Upper Harbor Terminal Venue Lands Two New Partners
The Upper Harbor Terminal redevelopment’s Community Performing Arts Center may not open until 2025, but the project appeared to gain significant momentum last week. First Avenue, which has taken the lead on the project’s performing arts venue, on Thursday announced that the Minnesota Orchestra and the African American Community Development Corporation have signed on as “strategic partners” in the redevelopment.
The two entities have agreed to aid in crucial pieces of the outdoor amphitheater’s operation, First Avenue announced in a Thursday news release. The Minnesota Orchestra will facilitate private fundraising for the amphitheater and provide governance and oversight alongside First Avenue. The African American Community Development Corporation (AACDC), meanwhile, will serve as the project’s “community entity” and is tasked with creating economic development opportunities in the neighborhood in which the Upper Harbor Terminal is being built.
The announcement answers questions that have been posed in the past over who should manage the site. While the new venue offers the area’s first-of-its-kind outdoor amphitheater experience, some have voiced concerns over how the development will impact people already living in the neighborhood surrounding it. To help quell those concerns, the City Council in 2019 created a citizen-led advisory board known as the Upper Harbor Terminal Collaborative Planning Committee.
Here are the specifics on the new partners’ roles:
Minnesota Orchestra
The orchestra will serve as the strategic business partner, handling private fundraising and operational assistance. In exchange, the orchestra will receive a portion of the project’s revenue share once the theater is operational. The partnership will ensure financial stability and permanency for the Community Performing Arts Center, the release states.
However, neither First Avenue or the Orchestra will serve as the sole operators of the space. A new company will be formed to operate the amphitheater, with representatives from each organization providing oversight, a project spokesperson told TCB in an email. Through this separate company, a small staff will manage the programming, promotion, and daily operation of the amphitheater.
The African American Community Development Corporation
In its capacity as the project’s “community entity,” the African American Community Development Corporation will work to connect the project to the North Minneapolis McKinley neighborhood where the Upper Harbor Terminal is being built. The organization’s job will include finding economic development opportunities for the neighborhood. According to the release, the group will work to “build collective strength and capacity to convert African American ideas, capital, and action into tangible and lasting benefits for the African American community.”
The AACDC, founded in 2021, will manage a fund to develop community programming, support local vendors and entrepreneurs, and create a youth jobs and career program, according to the release. This fund is estimated to total around $500,000 per year raised through a $3 per ticket fee.
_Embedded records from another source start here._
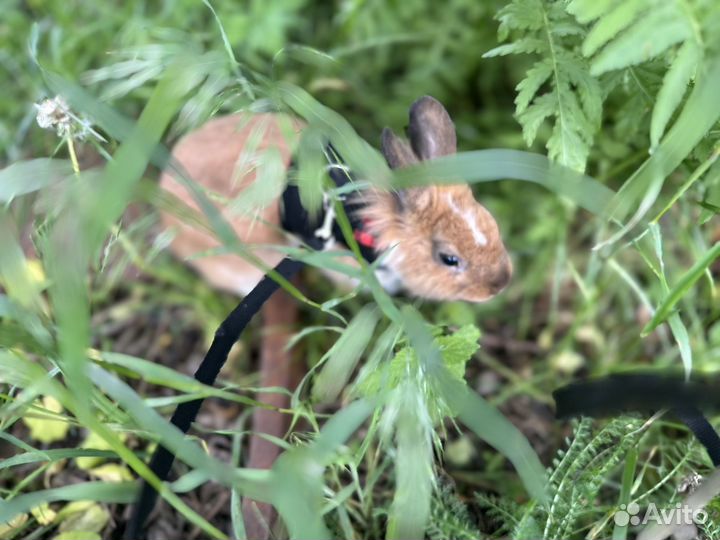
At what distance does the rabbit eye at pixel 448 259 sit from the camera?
267 cm

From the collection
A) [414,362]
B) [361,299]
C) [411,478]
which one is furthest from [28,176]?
[361,299]

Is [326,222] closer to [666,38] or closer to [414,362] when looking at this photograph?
[414,362]

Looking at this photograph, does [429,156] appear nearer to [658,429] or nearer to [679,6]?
[679,6]

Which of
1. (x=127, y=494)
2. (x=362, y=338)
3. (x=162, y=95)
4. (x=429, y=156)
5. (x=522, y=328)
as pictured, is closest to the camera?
(x=162, y=95)

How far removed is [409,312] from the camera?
6.42ft

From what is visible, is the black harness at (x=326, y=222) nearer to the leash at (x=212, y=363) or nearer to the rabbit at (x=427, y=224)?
the rabbit at (x=427, y=224)

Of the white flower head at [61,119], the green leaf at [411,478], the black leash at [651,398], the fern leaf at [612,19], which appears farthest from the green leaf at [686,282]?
the white flower head at [61,119]

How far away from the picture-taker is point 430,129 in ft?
8.48

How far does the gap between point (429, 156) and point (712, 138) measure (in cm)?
92

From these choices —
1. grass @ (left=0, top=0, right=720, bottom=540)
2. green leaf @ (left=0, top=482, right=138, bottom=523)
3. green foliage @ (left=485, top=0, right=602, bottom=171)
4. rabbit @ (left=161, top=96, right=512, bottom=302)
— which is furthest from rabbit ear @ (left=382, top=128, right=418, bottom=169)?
green leaf @ (left=0, top=482, right=138, bottom=523)

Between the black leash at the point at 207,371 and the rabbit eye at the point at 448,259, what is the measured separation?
0.83 meters

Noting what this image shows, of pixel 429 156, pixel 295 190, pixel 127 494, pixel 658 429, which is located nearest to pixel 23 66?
pixel 295 190

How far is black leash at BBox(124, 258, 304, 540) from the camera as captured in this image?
1986mm

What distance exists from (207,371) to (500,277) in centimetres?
119
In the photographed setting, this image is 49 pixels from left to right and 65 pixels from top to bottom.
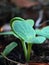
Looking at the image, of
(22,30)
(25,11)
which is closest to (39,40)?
(22,30)

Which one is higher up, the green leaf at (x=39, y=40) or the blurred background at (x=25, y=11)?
Answer: the blurred background at (x=25, y=11)

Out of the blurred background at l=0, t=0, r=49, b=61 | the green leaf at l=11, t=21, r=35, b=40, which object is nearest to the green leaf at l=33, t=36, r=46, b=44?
the green leaf at l=11, t=21, r=35, b=40

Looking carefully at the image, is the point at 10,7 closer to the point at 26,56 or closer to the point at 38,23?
the point at 38,23

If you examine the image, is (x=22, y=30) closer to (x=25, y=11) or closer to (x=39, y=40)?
(x=39, y=40)

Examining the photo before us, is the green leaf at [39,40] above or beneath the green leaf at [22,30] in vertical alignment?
beneath

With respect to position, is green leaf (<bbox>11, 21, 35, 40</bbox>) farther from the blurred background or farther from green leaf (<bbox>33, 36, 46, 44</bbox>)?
the blurred background

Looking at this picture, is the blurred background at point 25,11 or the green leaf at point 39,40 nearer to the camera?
the green leaf at point 39,40

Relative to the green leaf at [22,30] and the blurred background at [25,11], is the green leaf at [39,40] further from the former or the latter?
the blurred background at [25,11]

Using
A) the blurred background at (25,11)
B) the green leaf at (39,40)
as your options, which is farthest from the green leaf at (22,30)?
the blurred background at (25,11)

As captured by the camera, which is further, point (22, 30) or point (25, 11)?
point (25, 11)
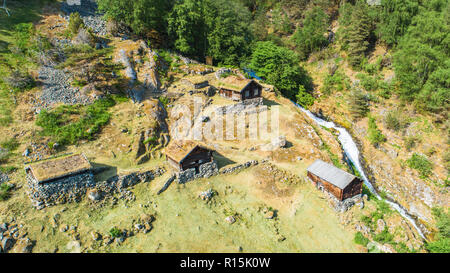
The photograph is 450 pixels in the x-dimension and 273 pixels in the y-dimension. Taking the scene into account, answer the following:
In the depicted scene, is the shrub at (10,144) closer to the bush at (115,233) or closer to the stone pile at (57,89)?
the stone pile at (57,89)

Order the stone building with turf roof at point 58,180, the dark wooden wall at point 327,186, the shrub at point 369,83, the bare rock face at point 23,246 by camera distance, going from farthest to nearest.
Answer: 1. the shrub at point 369,83
2. the dark wooden wall at point 327,186
3. the stone building with turf roof at point 58,180
4. the bare rock face at point 23,246

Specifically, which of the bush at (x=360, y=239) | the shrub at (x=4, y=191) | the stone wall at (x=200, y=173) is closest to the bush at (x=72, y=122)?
the shrub at (x=4, y=191)

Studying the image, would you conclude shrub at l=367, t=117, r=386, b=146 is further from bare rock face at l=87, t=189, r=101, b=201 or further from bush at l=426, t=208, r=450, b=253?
bare rock face at l=87, t=189, r=101, b=201

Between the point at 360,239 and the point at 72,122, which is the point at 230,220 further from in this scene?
the point at 72,122

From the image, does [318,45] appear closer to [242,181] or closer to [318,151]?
[318,151]

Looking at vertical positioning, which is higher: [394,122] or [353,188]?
[394,122]

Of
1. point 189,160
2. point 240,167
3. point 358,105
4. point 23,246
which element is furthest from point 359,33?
point 23,246
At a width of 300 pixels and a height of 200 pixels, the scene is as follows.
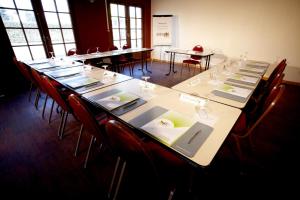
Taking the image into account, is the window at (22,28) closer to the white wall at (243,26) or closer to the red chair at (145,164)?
the red chair at (145,164)

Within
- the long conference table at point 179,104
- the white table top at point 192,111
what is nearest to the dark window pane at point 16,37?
the long conference table at point 179,104

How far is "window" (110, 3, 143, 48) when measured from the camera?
5.41 m

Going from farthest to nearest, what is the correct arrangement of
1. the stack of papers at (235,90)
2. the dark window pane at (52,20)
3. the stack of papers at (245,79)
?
the dark window pane at (52,20) < the stack of papers at (245,79) < the stack of papers at (235,90)

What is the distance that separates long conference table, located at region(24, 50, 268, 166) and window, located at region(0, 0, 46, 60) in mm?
2399

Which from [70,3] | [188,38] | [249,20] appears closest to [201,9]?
[188,38]

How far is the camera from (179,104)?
137cm

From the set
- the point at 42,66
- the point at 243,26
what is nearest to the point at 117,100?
the point at 42,66

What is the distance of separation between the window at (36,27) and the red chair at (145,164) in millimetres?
4042

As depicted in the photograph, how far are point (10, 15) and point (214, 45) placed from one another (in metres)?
5.41

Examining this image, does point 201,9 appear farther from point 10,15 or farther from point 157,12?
point 10,15

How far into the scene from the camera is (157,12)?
6.19 m

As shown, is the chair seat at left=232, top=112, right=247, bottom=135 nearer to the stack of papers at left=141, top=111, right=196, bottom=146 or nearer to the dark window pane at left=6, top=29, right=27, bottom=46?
the stack of papers at left=141, top=111, right=196, bottom=146

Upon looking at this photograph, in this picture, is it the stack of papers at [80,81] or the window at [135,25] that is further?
the window at [135,25]

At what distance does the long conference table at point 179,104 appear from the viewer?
36.5 inches
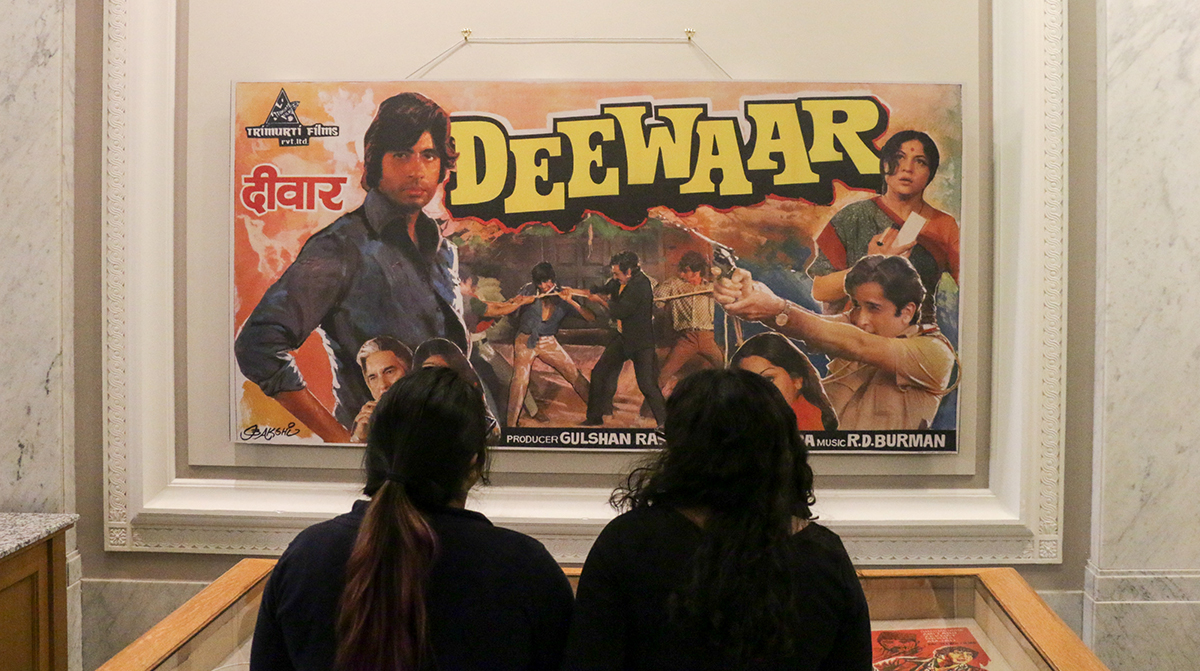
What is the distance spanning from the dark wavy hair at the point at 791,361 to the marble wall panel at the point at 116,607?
243 cm

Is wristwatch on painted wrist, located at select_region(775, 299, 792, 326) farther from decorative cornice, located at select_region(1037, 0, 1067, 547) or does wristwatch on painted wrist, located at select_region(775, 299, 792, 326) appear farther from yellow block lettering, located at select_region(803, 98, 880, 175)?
decorative cornice, located at select_region(1037, 0, 1067, 547)

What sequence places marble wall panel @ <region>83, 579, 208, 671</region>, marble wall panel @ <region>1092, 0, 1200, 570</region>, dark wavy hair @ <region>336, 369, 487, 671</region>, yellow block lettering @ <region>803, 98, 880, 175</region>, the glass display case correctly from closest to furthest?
dark wavy hair @ <region>336, 369, 487, 671</region> → the glass display case → marble wall panel @ <region>1092, 0, 1200, 570</region> → yellow block lettering @ <region>803, 98, 880, 175</region> → marble wall panel @ <region>83, 579, 208, 671</region>

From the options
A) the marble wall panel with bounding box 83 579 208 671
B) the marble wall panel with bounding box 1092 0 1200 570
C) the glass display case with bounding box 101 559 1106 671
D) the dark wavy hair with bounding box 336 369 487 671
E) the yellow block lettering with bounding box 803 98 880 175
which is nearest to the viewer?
the dark wavy hair with bounding box 336 369 487 671

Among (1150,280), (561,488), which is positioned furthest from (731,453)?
(1150,280)

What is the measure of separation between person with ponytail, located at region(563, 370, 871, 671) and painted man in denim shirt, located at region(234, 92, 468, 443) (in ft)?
6.64

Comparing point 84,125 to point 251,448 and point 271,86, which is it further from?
point 251,448

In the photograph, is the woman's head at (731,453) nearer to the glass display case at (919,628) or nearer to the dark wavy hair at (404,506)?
the dark wavy hair at (404,506)

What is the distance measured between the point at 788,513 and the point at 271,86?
9.22 ft

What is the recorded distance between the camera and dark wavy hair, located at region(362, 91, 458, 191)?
328 cm

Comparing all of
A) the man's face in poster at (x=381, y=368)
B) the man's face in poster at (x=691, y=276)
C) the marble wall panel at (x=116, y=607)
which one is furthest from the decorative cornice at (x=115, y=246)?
the man's face in poster at (x=691, y=276)

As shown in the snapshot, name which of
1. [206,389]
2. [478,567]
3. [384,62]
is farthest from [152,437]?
[478,567]

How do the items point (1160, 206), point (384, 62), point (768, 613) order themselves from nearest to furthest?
1. point (768, 613)
2. point (1160, 206)
3. point (384, 62)

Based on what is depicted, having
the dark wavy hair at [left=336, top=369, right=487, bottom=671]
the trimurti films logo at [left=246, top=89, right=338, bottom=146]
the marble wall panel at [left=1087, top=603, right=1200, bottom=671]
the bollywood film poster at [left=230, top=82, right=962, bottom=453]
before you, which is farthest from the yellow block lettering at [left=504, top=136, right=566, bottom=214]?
the marble wall panel at [left=1087, top=603, right=1200, bottom=671]

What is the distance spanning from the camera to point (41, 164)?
3.22 metres
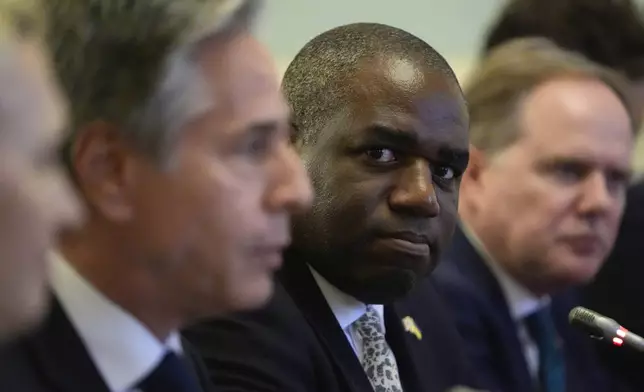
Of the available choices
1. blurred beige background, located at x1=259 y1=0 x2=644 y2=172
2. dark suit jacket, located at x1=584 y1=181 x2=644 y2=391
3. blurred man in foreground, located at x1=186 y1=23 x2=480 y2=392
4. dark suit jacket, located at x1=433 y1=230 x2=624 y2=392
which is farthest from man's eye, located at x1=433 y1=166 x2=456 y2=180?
blurred beige background, located at x1=259 y1=0 x2=644 y2=172

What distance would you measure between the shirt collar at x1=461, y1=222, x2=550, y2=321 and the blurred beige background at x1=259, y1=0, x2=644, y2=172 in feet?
2.18

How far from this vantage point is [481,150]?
150 cm

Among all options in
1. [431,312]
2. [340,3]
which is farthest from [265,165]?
[340,3]

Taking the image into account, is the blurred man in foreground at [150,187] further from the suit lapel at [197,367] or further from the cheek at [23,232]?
the cheek at [23,232]

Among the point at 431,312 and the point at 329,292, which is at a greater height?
the point at 329,292

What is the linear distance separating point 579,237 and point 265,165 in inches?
28.3

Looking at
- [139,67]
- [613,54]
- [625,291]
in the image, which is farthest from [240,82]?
[613,54]

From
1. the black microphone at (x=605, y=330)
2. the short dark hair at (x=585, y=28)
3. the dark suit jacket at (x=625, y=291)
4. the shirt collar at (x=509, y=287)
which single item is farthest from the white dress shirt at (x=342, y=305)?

“The AACDC looks forward to working with the UHT CPAC to establish meaningful public programming and community participation in this development. Members of our board participated in the years’ worth of community meetings on this project and have been involved from the earliest steps,” AACDC board member Keith Baker said in the release. “This partnership creates a new and exciting creative space within the city and with historic local institutions partnering with community members, who have a deep history of working in the community. We have the ability to provide the absolute best possible outcomes from the entire project and the surrounding community.”
Programing determined by the AACDC will be informed by the 2021 Final Upper Harbor Terminal Coordinated Plan, according to First Avenue.
More about the project:
In addition to the outdoor amphitheater space, the redevelopment of the 48-acre site includes an affordable housing development, a 19-acre park, and a health and wellness hub. Project leaders have said the development will bring 300 jobs to North Minneapolis. The city-owned site on the Mississippi was once home to a barge shipping terminal, which closed in 2014. Since then, the city has signed on with United Properties to develop the area.
Early on, city officials picked United Properties as the master real estate developer for the 48-acre site. Shortly after, First Avenue also joined the development team.
In 2021, the city formally approved a $350 million redevelopment plan for the Upper Harbor site.